> _Text shown_:
The School of Visual Arts 2007 (Part 3)


When last we left our hero, he was drawing Cathleen at SVA. Let's skip around a bit and talk about some of the other people at SVA when I was there. I'm continuing in no particular order, although I guess it's sort of geographical based on where their studios were.

Next door to Cathleen and Ling was Kirsten Magnani. Kirsten is a little Italian-Scottish sprite, always chipper, energetic, and chirpy. She was never not glad to see me lumber up and always had a smile. I'll remember Kirsten for her two sets of dimples: One set high upon her cheeks and one set of dimples of Venus that were to die for. Alas, she refused to let me immortalize them in pencil or Conté.

Kirsten Magnani, studio view, SVA 2007

Kirsten working on her really big drawing.

Kirsten started out fooling around with little drawings based on sea creatures. At some point she got a really huge piece of paper and painted a giant version of one of the drawings. Then she fell into pouring arcylic paint out onto wax paper, waiting for it to dry, and then peeling it off. No one, least of all Kirsten, had any idea what she was going to do with this stuff once she made a whole slew of them; in the end she ended up hanging them to make layers of curtains. The result was this sort of undersea pinkness.

Marcos Chin, studio view, SVA 2007

Marcos' studio during the Open Studios.

Marcos Chin, studio view, SVA 2007

Marcos' studio during the Open Studios.

Marcos Chin, studio view, SVA 2007

Marcos' studio during the Open Studios.

Marcos Chin had the studio across from Kirsten's. Marcos is so talented and so attractive I made it my goal to get him to pose for me. I figured it'd balance out all the naked women I'm always painting. But he wouldn't pose for me -- he wouldn't even take off his shirt. I don't understand this; if I looked as good as he does, I'd walk around naked all the time.

Marcos comes from the illustration world, so he's used to other people telling him what to make. Coming in to SVA, where he had to invent things, he decided to follow someone's advice and do what interested him. So he began by drawing men and sausages. He moved on to doing these great drawings of kind of ambiguous renderings of orgy-like penetrations. I loved them; they were so sexy. These mutated into smoky swirlings which were even more ambiguous and alive but less grounded.

He also kept a couple of books of Tom of Finland's work lying around. They're enough to make any man feel inadequate, and I avoided reading these more than a little.

Jonathan and Marcos, SVA 2007

Jonathan and Marcos have a cold one at the Open Studios.

On the other side of Ling from Kirsten was Jonathan Friedlander, who you can see here in the photo with Marcos. I hardly ever saw Jonathan or spoke with him and so can't say much about him.

studio view, SVA 2007

A big tampon rug during the Open Studios.

> _Provided material_:

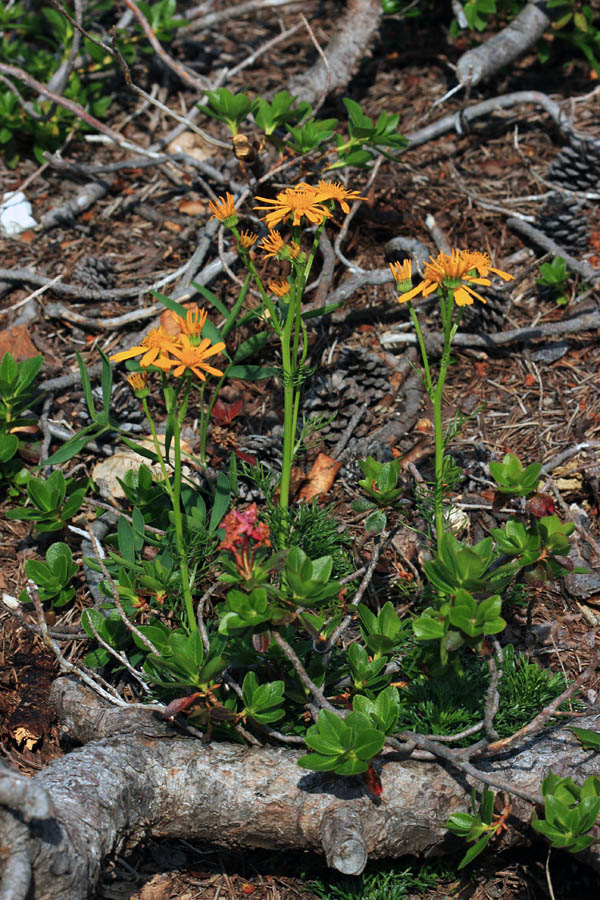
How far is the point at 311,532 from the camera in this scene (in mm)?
2451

> _Given request_:
Reproduce the SVA 2007 post word for word. Start at "He also kept" and end after "than a little.".

> _Result of the exercise_:
He also kept a couple of books of Tom of Finland's work lying around. They're enough to make any man feel inadequate, and I avoided reading these more than a little.